■ **What you will do**: Reproduce word for word the portion of the records running from their start through the line containing "Answer: dense foliage", leaving the pictures out of your answer.

--- start of Records provided ---

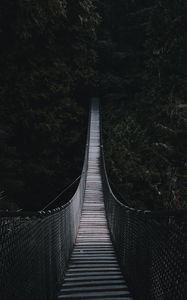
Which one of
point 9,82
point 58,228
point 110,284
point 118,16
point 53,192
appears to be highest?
point 118,16

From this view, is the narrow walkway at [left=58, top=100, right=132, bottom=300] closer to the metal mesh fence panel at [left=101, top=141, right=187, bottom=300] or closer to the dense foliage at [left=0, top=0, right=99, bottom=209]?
the metal mesh fence panel at [left=101, top=141, right=187, bottom=300]

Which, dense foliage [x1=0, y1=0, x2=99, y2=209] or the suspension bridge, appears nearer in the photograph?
the suspension bridge

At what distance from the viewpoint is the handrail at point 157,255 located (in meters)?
3.61

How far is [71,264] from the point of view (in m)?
8.73

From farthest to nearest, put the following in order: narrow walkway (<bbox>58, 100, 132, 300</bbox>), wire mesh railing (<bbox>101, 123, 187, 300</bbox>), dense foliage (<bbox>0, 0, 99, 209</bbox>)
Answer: dense foliage (<bbox>0, 0, 99, 209</bbox>), narrow walkway (<bbox>58, 100, 132, 300</bbox>), wire mesh railing (<bbox>101, 123, 187, 300</bbox>)

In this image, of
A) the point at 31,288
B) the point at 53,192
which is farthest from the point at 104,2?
the point at 31,288

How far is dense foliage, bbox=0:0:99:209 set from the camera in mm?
11969

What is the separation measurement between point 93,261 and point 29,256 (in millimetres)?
4449

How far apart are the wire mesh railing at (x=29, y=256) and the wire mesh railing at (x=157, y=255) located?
920 mm

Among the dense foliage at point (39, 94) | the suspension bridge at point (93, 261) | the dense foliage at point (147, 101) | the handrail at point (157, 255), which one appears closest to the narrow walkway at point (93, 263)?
the suspension bridge at point (93, 261)

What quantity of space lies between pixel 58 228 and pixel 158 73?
24050 mm

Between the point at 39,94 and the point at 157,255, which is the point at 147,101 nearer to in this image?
the point at 39,94

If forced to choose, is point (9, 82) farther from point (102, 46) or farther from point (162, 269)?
point (102, 46)

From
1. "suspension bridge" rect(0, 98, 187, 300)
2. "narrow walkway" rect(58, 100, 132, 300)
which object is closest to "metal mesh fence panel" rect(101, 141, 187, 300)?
"suspension bridge" rect(0, 98, 187, 300)
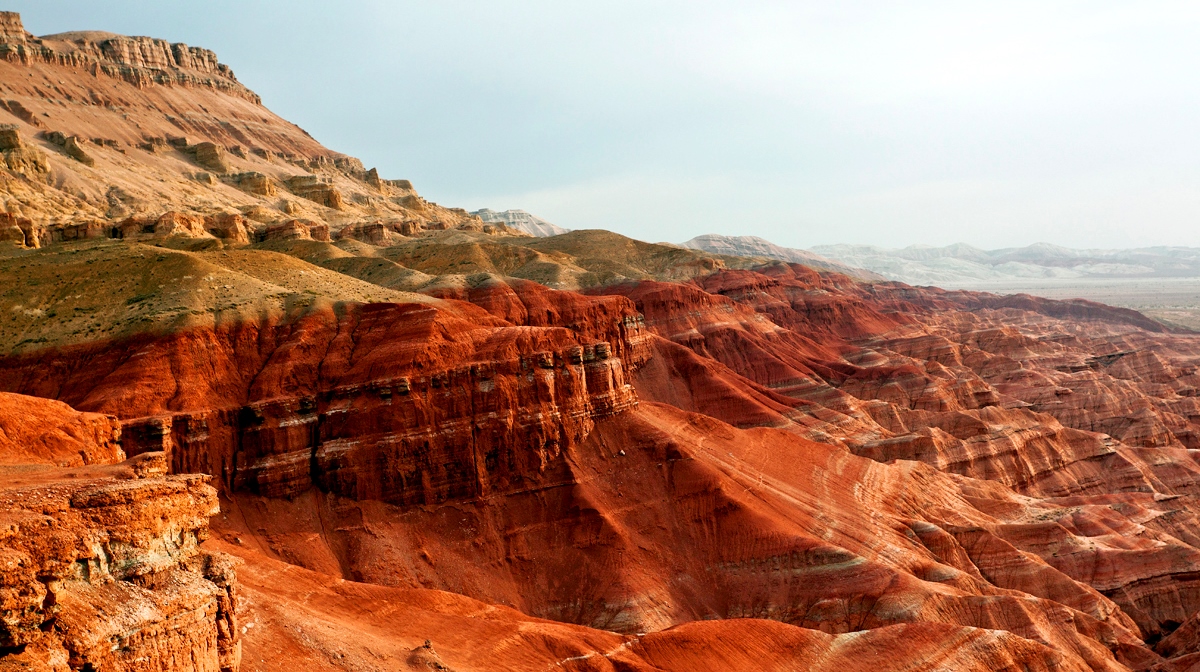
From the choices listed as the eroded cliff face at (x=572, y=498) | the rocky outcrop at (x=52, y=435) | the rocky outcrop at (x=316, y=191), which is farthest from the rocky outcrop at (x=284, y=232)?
the rocky outcrop at (x=52, y=435)

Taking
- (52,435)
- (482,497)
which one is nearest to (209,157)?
(482,497)

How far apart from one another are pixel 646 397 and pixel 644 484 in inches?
1454

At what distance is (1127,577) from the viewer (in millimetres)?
64125

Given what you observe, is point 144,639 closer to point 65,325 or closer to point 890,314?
point 65,325

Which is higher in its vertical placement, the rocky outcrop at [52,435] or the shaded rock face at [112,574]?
the rocky outcrop at [52,435]

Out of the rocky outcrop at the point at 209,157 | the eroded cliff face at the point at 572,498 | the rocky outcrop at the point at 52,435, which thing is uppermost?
the rocky outcrop at the point at 209,157

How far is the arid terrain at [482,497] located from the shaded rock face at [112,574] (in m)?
0.09

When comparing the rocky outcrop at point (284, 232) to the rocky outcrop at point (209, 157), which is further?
the rocky outcrop at point (209, 157)

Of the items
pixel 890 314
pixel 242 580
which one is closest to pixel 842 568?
pixel 242 580

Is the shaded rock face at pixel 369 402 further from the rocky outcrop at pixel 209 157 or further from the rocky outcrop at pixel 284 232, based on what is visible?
the rocky outcrop at pixel 209 157

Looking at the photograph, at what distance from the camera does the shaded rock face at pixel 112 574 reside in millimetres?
22219

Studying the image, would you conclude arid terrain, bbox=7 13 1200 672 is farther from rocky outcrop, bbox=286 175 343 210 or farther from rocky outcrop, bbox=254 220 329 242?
rocky outcrop, bbox=286 175 343 210

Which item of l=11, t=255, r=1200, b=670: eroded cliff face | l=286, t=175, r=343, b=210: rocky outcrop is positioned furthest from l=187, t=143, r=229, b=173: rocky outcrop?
l=11, t=255, r=1200, b=670: eroded cliff face

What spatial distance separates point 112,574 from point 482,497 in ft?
115
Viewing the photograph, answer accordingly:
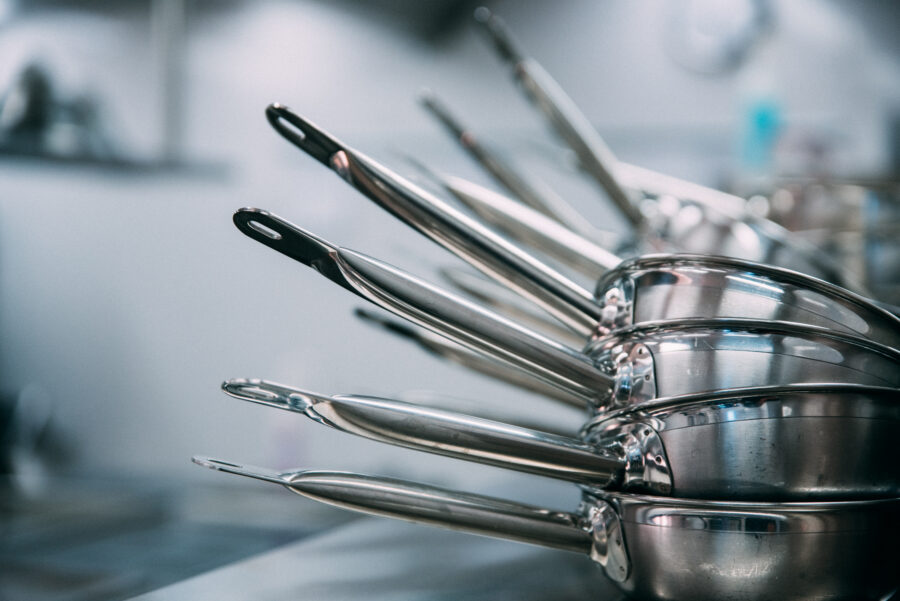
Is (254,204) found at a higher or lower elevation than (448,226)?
higher

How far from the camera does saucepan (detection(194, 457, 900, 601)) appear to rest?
0.14m

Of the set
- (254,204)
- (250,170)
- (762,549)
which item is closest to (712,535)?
(762,549)

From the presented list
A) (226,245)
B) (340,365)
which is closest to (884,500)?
(340,365)

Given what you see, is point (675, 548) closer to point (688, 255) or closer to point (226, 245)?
point (688, 255)

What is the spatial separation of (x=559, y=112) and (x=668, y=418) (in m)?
0.15

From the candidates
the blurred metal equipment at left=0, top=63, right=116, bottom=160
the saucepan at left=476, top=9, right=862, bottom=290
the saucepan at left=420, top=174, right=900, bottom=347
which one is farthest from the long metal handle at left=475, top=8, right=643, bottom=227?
the blurred metal equipment at left=0, top=63, right=116, bottom=160

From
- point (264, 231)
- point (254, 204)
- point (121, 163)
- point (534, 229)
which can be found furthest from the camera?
point (254, 204)

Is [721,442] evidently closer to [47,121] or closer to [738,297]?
[738,297]

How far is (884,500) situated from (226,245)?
1953mm

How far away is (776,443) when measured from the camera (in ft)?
0.46

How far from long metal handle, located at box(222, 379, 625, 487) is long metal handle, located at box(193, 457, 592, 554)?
0.01 m

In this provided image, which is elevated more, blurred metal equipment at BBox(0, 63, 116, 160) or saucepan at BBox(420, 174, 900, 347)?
blurred metal equipment at BBox(0, 63, 116, 160)

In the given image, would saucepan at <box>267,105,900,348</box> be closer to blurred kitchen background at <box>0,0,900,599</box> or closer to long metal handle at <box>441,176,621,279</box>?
long metal handle at <box>441,176,621,279</box>

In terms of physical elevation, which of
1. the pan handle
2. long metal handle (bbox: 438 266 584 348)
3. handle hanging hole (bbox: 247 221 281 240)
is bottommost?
handle hanging hole (bbox: 247 221 281 240)
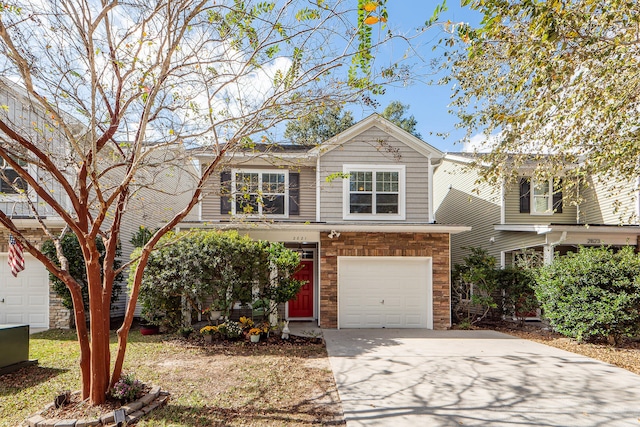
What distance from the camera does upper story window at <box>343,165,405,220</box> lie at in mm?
10961

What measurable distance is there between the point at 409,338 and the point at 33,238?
421 inches

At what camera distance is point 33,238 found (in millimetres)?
10023

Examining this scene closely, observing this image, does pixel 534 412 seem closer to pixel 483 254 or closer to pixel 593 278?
pixel 593 278

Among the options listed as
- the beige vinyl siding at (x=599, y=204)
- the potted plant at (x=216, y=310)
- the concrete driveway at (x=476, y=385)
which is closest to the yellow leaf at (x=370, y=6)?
the concrete driveway at (x=476, y=385)

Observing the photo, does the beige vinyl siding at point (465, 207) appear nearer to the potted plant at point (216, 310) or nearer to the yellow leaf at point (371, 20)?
the potted plant at point (216, 310)

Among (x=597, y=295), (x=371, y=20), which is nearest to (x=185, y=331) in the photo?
(x=371, y=20)

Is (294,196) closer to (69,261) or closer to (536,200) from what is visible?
(69,261)

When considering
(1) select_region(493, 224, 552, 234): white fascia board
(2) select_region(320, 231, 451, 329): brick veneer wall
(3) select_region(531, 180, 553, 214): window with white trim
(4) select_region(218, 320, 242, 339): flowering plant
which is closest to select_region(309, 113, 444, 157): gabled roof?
(2) select_region(320, 231, 451, 329): brick veneer wall

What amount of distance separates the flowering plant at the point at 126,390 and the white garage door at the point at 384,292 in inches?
251

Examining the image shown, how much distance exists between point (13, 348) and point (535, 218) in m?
14.9

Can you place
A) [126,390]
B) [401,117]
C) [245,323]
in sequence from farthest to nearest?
[401,117]
[245,323]
[126,390]

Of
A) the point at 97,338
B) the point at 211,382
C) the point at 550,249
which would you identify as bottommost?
the point at 211,382

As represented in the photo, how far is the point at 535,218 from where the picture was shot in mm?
12852

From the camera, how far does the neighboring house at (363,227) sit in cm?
1026
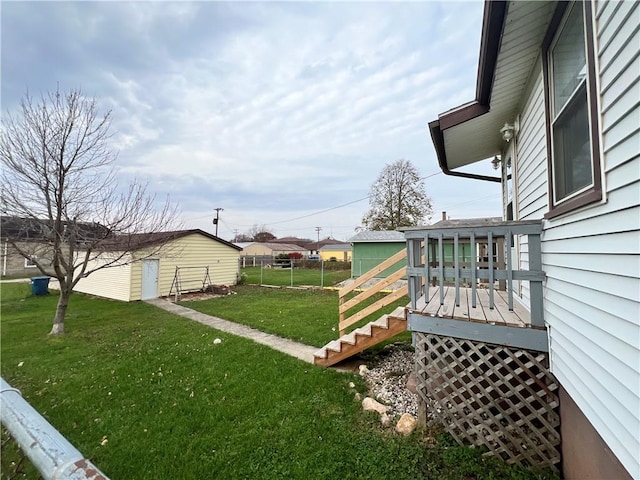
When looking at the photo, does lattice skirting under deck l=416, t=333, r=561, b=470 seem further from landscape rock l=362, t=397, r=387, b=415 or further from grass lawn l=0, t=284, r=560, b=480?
landscape rock l=362, t=397, r=387, b=415

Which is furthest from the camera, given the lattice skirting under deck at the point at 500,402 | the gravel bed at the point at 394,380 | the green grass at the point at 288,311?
the green grass at the point at 288,311

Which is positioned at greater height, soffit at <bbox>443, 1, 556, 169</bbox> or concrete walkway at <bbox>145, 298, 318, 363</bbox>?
soffit at <bbox>443, 1, 556, 169</bbox>

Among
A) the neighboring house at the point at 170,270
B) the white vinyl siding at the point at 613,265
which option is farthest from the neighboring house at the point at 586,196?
the neighboring house at the point at 170,270

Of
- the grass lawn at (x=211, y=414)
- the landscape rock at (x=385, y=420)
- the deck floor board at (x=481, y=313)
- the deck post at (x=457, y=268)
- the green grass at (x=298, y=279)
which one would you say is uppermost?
the deck post at (x=457, y=268)

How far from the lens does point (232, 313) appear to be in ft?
31.1

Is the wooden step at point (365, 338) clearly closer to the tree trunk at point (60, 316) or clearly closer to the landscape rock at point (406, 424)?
the landscape rock at point (406, 424)

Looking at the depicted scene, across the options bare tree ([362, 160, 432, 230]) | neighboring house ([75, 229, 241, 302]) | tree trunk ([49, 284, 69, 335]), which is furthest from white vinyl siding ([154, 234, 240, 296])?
bare tree ([362, 160, 432, 230])

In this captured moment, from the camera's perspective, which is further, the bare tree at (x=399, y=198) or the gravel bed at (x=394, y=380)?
the bare tree at (x=399, y=198)

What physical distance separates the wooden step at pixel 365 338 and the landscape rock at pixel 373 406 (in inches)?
41.1

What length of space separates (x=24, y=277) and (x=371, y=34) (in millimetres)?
27769

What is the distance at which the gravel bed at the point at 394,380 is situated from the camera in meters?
3.72

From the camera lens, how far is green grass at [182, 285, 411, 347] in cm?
697

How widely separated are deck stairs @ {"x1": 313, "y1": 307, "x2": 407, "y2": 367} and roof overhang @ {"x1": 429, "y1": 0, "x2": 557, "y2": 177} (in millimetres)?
2988

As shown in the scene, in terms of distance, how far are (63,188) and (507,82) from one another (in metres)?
9.66
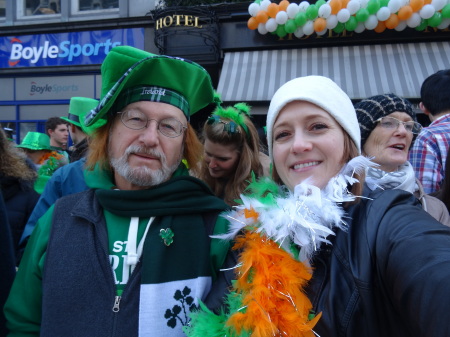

--- end of Records provided ---

■ **Result of this exercise**:
Which one of
point 9,82
point 58,228
point 110,284
point 118,16
point 53,192
appears to be highest?
point 118,16

From this view, is the narrow walkway at [left=58, top=100, right=132, bottom=300] closer to the metal mesh fence panel at [left=101, top=141, right=187, bottom=300] or closer to the dense foliage at [left=0, top=0, right=99, bottom=209]?
the metal mesh fence panel at [left=101, top=141, right=187, bottom=300]

Which, dense foliage [x1=0, y1=0, x2=99, y2=209] or the suspension bridge, appears nearer in the photograph?
the suspension bridge

At what distance from the viewpoint is the handrail at point 157,255 located (in meters)?
3.61

How far is [71,264] from the point of view (in m)?
8.73

From farthest to nearest, put the following in order: narrow walkway (<bbox>58, 100, 132, 300</bbox>), wire mesh railing (<bbox>101, 123, 187, 300</bbox>), dense foliage (<bbox>0, 0, 99, 209</bbox>)
Answer: dense foliage (<bbox>0, 0, 99, 209</bbox>), narrow walkway (<bbox>58, 100, 132, 300</bbox>), wire mesh railing (<bbox>101, 123, 187, 300</bbox>)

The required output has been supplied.